In this project, we aim at evaluating the efficacy of novel immunotherapeutic strategies against cancer based on optimized activation of a type of immune cells called macrophages. We have previously performed a number of in vitro studies to define the rules how to render macrophages able to kill cancer cells. We now plan to perform preclinical evaluation of the antitumor efficacy of these protocols in vivo in mouse models for breast, lung and colorectal cancer.
Adverse effects:
Subcutaneous and intramammary tumors are well tolerated by mice and may cause only minimal discomfort. The procedures described in this application have been well established in mice and may cause only minimal discomfort. All the test substances that we intend to apply in this study have not shown, or are not expected to show, any adverse effects in mice.
Predicted benefit:
The experiments in this study will test the efficacy of potential new immunotherapeutics for cancer based on macrophage activation. The experiments will provide proof of concept for new immunotherapies in preclinical mouse models. This research may potentially lead to novel treatment modalities for patients with cancer.

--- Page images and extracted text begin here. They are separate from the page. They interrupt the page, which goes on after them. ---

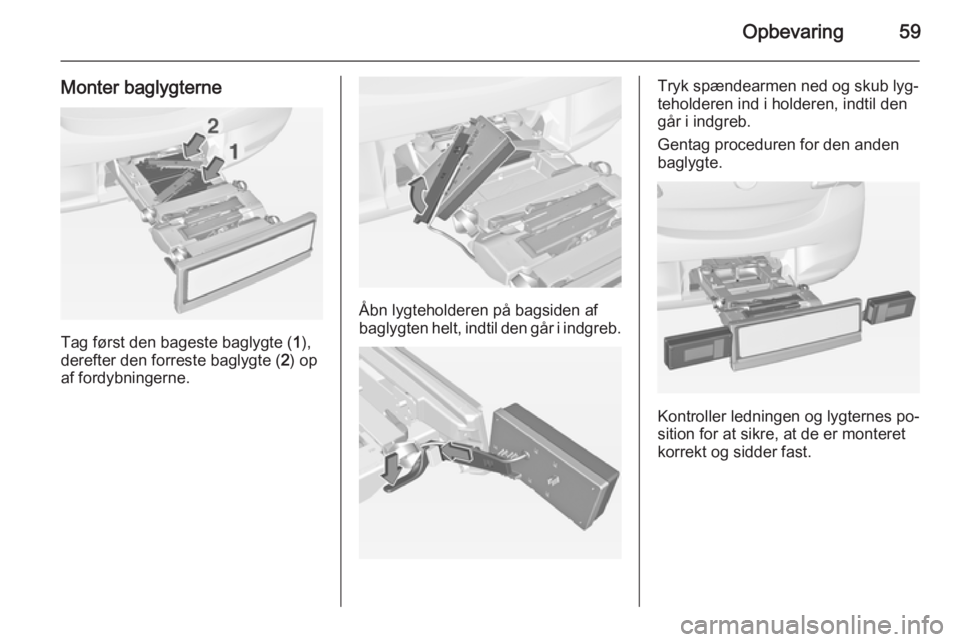 Opbevaring 59

Monter baglygterne

2
1

Tag først den bageste baglygte (1), derefter den forreste baglygte (2) op af fordybningerne.

Åbn lygteholderen på bagsiden af baglygten helt, indtil den går i indgreb.

Tryk spændearmen ned og skub lygteholderen ind i holderen, indtil den går i indgreb.

Gentag proceduren for den anden baglygte.

Kontroller ledningen og lygternes position for at sikre, at de er monteret korrekt og sidder fast.

carmanualsonline.info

Total number and type of animals to be used:
A total of 2707 inbred wild-type C57BL/6 and 500 C57BL/6-Tg(TcraTcrb)1100Mjb/J (OT-1) mus musculus will be used in this study.
Compliance with 3Rs:
In order to study the therapeutic and immune effects of macrophage activation against cancer, the use of animals is unavoidable. Immune responses involved in response to cancer immunotherapy are complex, taking place at different immunological sites in vivo and involving a network of cell types and signaling molecules, thus such responses are not possible to simulate in vitro. The tumor models and procedures that will be used in this study are well established and involve minimal discomfort. Moreover, general anesthesia will be applied during procedures to reduce any stress or discomfort that may arise for the animals. Based on statistical calculations and our previous experience with tumor models in mice, we will be using the minimal necessary animal number to provide scientifically valid results. In order to reduce the number of experimental groups, we have performed extensive in vitro studies with cell cultures in order to identify the most promising compounds for activation of macrophages for cancer elimination. In this way, we can use as few mice as possible and any observed therapeutic failure in mice will be because of the failure of treatment efficacy in vivo, and not because of defective reagents or inappropriate protocols to activate macrophages. General mouse health will be monitored daily and a refined score sheet will be used when approaching humane endpoints to observe the need for euthanizing animals before animal health status is diminished.